If either Uber or Lyft would be the first to change their model to allow tipping along with the ride request they would steal all the drivers. Drivers would see the tip amount included on the request screen. Good tippers would get fast service and non tippers can learn to ride bike. Some food delivery companies are doing this and it's a great pay model.


----------



## MiamiKid (May 24, 2016)

Beninmankato said:


> If either Uber or Lyft would be the first to change their model to allow tipping along with the ride request they would steal all the drivers. Drivers would see the tip amount included on the request screen. Good tippers would get fast service and non tippers can learn to ride bike. Some food delivery companies are doing this and it's a great pay model.


No business works like that. Bad idea. Neither Uber, nor Lyft, will do it. Non starter.

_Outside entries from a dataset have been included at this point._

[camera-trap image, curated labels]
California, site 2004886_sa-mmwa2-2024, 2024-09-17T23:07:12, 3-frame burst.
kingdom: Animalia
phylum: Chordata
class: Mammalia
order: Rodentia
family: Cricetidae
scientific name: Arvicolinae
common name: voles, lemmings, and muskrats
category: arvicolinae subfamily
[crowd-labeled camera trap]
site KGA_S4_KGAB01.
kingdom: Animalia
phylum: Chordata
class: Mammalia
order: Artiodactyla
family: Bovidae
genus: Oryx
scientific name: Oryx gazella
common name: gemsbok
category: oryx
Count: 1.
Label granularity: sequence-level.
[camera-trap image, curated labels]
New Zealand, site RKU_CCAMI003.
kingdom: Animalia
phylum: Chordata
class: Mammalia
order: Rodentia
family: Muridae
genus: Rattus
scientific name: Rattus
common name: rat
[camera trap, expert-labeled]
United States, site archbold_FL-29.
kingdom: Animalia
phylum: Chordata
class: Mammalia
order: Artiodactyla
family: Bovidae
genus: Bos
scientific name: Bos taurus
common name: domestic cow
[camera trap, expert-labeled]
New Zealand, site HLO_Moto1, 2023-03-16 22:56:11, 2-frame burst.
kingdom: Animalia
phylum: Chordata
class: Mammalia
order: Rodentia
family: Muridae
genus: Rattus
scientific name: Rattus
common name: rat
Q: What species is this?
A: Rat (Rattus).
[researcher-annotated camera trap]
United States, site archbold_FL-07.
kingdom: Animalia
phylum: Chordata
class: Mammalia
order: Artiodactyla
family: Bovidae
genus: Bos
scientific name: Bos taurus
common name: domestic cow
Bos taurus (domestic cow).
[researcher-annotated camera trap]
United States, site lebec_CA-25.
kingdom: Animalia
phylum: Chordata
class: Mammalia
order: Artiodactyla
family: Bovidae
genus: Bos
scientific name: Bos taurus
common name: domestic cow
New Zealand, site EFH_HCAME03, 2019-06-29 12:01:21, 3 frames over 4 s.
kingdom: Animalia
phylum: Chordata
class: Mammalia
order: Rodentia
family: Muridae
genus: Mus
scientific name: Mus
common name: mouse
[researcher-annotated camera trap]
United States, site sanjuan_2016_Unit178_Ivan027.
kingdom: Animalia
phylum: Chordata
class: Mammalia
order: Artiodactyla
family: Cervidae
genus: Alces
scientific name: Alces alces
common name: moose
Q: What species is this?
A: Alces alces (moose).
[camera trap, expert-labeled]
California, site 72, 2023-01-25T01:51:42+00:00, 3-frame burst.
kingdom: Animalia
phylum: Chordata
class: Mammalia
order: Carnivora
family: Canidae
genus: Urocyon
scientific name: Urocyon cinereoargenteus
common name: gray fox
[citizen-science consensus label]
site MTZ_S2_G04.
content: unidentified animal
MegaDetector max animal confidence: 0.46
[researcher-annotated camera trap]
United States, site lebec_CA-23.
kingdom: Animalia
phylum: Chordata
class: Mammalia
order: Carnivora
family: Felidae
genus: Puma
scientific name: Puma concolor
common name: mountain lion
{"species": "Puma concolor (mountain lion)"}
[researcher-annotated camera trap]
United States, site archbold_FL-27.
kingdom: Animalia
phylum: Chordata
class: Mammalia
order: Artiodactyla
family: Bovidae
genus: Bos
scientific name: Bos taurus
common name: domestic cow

BTW: Tips are built into the system. Which is what I inform my riders. Get over it.


----------



## NauticalWheeler (Jun 15, 2019)

I had a pax tonight hand me $10 cash as the ride started because I made her laugh.


----------



## Dekero (Sep 24, 2019)

MiamiKid said:


> No business works like that. Bad idea. Neither Uber, nor Lyft, will do it. Non starter.
> 
> BTW: Tips are built into the system. Which is what I inform my riders. Get over it.


Actually dipshyt Doordash works exactly like that. And as I have told your dumb ass on numerous occasions. TIPS ARE NOT BUILT INTO THIS 1970 Cab rate pay system... Lord please let this moron find a life....


----------



## NauticalWheeler (Jun 15, 2019)

NauticalWheeler said:


> I had a pax tonight hand me $10 cash as the ride started because I made her laugh.


Wish I knew more than one joke....


----------



## waldowainthrop (Oct 25, 2019)

MiamiKid said:


> No business works like that. Bad idea. Neither Uber, nor Lyft, will do it. Non starter.
> 
> BTW: Tips are built into the system. Which is what I inform my riders. Get over it.


Doordash works like that. Tips are upfront.

Since we have a running debate about tips, I'll reiterate: tips on Uber are not tips but "pay what you want", a sliding payment scale based on passenger finances, habits, mood, appraisal of service, and guilt.


----------



## Ian Richard Markham (Jan 13, 2019)

No really if you tip up front on Uber Eats they send you a new delivery partner that they are trying to load up with high pay for their first few shifts. If you zero out the tip at the pre-checkout stage you will be sent an enthusiastic seasoned delivery professional that has already visited your building hundreds of times. Shameful but true.


----------



## NauticalWheeler (Jun 15, 2019)

Ian Richard Markham said:


> No really if you tip up front on Uber Eats they send you a new delivery partner that they are trying to load up with high pay for their first few shifts. If you zero out the tip at the pre-checkout stage you will be sent an enthusiastic seasoned delivery professional that has already visited your building hundreds of times. Shameful but true.


You order a lot of Grandys to your bldg.


----------



## MiamiKid (May 24, 2016)

waldowainthrop said:


> Doordash works like that. Tips are upfront.
> 
> Since we have a running debate about tips, I'll reiterate: tips on Uber are not tips but "pay what you want", a sliding payment scale based on passenger finances, habits, mood, appraisal of service, and guilt.


Okay will give you that. There's one more service I'll never use.


----------



## mbd (Aug 27, 2018)

Amzn has a sneaky way of adding a default 5$ tip on Whole Foods orders.. you have to delete the tip? which takes time.


----------